Each line of the records below that holds "compared" should be returned.

*** SOURCE MATERIAL ***

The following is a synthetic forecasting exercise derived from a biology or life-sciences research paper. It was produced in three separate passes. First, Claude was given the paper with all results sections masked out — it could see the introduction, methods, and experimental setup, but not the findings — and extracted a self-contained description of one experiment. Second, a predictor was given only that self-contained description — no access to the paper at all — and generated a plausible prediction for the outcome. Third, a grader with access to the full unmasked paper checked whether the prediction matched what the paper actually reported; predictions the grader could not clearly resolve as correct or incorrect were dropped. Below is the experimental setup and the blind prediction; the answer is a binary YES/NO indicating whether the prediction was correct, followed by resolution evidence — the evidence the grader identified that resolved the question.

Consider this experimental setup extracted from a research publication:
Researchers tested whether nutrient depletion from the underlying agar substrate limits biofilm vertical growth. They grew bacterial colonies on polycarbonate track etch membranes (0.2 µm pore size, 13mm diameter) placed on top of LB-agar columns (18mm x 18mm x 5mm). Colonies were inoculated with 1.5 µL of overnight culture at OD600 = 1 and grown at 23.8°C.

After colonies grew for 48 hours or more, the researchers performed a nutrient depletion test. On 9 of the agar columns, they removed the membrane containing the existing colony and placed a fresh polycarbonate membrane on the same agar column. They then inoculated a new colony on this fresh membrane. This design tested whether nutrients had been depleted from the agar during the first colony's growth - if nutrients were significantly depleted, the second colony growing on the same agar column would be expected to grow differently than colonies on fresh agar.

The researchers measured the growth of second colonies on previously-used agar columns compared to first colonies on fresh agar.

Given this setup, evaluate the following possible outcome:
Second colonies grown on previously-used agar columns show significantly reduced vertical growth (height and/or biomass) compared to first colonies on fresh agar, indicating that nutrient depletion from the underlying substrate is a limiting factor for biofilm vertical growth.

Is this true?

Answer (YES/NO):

*** End of SOURCE MATERIAL ***

### [TASK SOLUTION]
The researchers measured the growth of second colonies on previously-used agar columns compared to first colonies on fresh agar.
Second colonies grown on previously-used agar columns show significantly reduced vertical growth (height and/or biomass) compared to first colonies on fresh agar, indicating that nutrient depletion from the underlying substrate is a limiting factor for biofilm vertical growth.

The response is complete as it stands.